Wednesday, March 24, 2010

I'm getting excited!

It's spring! That means soon it'll be time to plant gardens and crops. I'm looking forward to fresh local asparagus, strawberries and rhubarb. I love taking the kids to our secret spot to pick wild ramps. I don't mean to sound like I'm tired of winter cooking. I find the long cooked braises and root veggie dishes of winter soul satisfying, but I'm ready for some fresh and lighter dishes. I want to come in from enjoying the outdoors and whip up a quick dinner. Although I have been using my grill fairly regularly, I would appreciate not freezing my ass off while doing so.

I have a couple of dinners coming up in the next few days. One is for a 50th birthday. My services were purchased at the annual Mr. Habitat auction. I'll be cooking a multi-course meal for 12-15 people.
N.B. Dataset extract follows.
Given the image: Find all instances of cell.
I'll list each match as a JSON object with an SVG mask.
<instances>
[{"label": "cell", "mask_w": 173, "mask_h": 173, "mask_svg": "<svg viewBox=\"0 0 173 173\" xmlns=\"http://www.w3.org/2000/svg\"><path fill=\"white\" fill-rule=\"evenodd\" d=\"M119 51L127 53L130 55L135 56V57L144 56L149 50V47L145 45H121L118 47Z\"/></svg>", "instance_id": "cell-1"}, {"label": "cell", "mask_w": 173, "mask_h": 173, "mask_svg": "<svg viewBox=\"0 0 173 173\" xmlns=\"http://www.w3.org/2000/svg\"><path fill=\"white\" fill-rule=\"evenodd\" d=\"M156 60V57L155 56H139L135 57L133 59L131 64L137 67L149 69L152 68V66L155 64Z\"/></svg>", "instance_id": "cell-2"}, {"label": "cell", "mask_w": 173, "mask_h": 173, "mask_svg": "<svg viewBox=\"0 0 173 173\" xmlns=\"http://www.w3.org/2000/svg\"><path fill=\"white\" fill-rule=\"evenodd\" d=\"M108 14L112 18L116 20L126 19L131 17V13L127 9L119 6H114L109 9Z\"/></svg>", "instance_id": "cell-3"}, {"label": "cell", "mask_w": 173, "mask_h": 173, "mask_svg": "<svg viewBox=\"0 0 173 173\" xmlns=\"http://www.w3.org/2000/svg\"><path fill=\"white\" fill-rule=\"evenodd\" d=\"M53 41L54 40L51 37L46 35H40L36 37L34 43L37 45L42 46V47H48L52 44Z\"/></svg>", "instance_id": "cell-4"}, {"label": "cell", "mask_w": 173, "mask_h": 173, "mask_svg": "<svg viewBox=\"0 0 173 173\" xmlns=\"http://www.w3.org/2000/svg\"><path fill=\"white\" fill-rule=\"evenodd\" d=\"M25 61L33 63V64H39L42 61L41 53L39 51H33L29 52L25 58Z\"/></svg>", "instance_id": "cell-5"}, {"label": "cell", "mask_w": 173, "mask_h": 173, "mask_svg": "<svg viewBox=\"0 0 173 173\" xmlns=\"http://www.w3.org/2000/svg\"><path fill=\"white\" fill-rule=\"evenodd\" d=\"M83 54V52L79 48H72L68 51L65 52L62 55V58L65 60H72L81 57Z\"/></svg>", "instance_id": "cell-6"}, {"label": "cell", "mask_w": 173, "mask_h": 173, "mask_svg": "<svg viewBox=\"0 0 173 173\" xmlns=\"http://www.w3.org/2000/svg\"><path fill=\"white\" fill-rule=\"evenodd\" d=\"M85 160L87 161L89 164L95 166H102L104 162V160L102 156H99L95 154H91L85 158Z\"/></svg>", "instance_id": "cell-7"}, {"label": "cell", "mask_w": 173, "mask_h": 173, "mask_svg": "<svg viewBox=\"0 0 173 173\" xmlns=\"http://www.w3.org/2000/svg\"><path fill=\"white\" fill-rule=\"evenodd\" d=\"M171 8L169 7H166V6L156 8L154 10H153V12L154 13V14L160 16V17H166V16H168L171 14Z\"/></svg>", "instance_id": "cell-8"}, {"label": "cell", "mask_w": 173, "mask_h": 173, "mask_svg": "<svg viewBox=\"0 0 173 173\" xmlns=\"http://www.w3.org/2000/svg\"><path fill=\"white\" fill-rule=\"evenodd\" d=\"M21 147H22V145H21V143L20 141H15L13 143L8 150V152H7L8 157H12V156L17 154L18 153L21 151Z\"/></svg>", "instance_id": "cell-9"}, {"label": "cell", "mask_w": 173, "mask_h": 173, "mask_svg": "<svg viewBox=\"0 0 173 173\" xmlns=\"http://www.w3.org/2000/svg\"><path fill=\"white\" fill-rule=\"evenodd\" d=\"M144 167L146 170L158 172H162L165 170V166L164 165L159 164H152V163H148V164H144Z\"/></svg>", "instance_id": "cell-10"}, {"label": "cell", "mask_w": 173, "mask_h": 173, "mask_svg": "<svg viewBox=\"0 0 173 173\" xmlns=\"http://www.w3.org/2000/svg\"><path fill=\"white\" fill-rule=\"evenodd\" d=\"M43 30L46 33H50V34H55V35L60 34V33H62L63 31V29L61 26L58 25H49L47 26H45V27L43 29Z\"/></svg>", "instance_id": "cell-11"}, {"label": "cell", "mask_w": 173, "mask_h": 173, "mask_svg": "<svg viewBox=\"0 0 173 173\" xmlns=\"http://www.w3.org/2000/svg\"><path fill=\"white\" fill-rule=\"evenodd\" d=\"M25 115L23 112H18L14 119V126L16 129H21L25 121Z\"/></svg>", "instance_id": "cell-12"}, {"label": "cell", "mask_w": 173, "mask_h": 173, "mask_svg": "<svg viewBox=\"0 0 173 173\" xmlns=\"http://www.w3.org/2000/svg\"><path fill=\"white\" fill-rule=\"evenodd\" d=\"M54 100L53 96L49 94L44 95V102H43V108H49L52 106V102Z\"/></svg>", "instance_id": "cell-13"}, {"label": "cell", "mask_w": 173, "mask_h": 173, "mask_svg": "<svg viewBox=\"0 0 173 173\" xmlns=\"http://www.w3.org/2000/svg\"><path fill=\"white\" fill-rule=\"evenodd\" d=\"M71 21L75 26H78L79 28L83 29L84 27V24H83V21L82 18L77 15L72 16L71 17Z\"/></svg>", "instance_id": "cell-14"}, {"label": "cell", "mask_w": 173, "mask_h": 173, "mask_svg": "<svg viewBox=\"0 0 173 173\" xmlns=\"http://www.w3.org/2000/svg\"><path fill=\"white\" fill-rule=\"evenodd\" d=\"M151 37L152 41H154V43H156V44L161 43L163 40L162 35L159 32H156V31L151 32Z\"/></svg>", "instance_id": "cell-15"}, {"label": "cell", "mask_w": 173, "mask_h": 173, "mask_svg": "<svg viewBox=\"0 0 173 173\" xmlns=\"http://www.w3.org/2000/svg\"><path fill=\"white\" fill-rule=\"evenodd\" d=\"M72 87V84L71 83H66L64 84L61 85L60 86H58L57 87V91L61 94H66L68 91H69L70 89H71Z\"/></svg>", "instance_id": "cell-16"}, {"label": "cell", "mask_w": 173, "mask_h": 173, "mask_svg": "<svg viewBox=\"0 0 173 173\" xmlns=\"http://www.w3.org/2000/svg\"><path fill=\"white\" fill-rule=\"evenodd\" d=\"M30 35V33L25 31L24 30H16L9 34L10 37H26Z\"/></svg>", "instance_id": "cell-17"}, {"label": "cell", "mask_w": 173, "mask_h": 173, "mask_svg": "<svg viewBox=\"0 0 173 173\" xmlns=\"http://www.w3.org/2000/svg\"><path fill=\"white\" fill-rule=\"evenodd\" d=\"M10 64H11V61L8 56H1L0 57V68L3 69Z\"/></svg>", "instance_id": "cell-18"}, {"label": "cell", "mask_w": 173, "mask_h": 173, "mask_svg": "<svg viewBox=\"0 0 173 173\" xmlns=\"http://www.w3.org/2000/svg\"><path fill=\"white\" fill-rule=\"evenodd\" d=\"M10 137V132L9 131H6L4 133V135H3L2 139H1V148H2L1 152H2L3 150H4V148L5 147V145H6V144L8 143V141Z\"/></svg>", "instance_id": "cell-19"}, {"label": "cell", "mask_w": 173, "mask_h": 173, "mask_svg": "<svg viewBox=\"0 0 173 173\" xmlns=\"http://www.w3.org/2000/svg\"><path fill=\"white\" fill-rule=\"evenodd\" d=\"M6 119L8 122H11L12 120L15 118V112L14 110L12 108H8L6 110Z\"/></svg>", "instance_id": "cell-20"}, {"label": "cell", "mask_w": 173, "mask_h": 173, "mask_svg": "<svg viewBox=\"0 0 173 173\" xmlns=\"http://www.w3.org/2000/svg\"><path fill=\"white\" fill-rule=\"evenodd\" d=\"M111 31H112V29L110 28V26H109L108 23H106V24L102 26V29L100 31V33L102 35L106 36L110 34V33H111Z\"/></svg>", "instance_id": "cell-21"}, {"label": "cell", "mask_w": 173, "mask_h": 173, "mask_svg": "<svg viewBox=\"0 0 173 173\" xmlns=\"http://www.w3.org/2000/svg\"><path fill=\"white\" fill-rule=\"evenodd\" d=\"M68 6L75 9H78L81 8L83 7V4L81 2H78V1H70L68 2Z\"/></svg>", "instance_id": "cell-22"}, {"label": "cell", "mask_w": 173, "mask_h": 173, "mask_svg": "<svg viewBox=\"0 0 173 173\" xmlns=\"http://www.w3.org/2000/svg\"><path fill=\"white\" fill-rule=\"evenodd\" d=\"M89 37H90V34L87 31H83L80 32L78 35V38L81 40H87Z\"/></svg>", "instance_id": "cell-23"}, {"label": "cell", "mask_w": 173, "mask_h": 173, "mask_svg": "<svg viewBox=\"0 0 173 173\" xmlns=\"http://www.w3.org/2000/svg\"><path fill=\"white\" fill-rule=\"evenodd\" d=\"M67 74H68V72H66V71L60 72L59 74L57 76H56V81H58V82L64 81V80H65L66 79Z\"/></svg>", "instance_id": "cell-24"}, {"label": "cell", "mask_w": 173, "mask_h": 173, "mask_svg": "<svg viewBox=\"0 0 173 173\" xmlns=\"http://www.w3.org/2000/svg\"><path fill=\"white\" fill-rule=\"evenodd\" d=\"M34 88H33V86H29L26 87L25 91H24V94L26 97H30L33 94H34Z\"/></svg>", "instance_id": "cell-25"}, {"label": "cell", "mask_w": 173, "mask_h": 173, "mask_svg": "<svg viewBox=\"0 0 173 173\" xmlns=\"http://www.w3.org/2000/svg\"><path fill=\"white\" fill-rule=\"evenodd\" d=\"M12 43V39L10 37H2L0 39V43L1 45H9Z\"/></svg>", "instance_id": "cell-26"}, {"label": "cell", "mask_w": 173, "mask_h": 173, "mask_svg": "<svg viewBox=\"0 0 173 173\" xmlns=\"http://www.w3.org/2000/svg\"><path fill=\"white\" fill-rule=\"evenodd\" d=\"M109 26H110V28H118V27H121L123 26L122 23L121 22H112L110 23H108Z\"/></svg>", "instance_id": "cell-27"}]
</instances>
The menu is as follows:

Hors d'oeurves:
-Tataki-sashimi venison loin on a toasted baguette with garlic aioli and a pickled cranberry
-lentil/tofu stuffed chard rolls with a chipotle tahini
-BBQ rabbit on hoe cakes with herbed chevre
-oysters on the half shell with a mignonette trio
-oysters Rockefeller

Dinner:
-seared duck breast with a sour cherry glaze and sauteed kale (yes the same kale from my Youtube show)
-southern fried chicken with maple pecan glazed carrots and potato hash
-ratatouille stuffed quail with roasted Brussels sprouts, toasted walnuts, pomegranates and thyme; rutabaga-winter squash Duchess
-chile marinated grilled halibut with something(I don't know yet)
-roasted lamb with a mint chimichuri oven roasted potatoes and asparagus
-cab franc poached pear spiced with clove, star anise, cinnamon and ginger with a lemon thyme infused mascaropne
-flourless chocolate layer cake with chocolate ganache pickled blueberries and a blueberry gastrique

The quail dish could be changed to pheasant which would change the entire dynamic and the dish.

The second meal I'll be doing is my spin on the traditional Passover Seder. I don't need to worry about the gefilte fish, matzo balls or chopped liver. I do love eating all that though. I know it will include a roasted leg of lamb with the traditional bitter herbs. I'll be doing a sweet potato gratin, asparagus with an herbed hollandaise. The rest is up in the air at the moment. I'll hammer that down soon.

I'm getting hungry. Who said writing this thing on an empty stomach was a good idea? Well, I'll keep you posted on these two meals and give you feedback after I get it. Give me your impressions of the menus, likes, dislikes, let me know.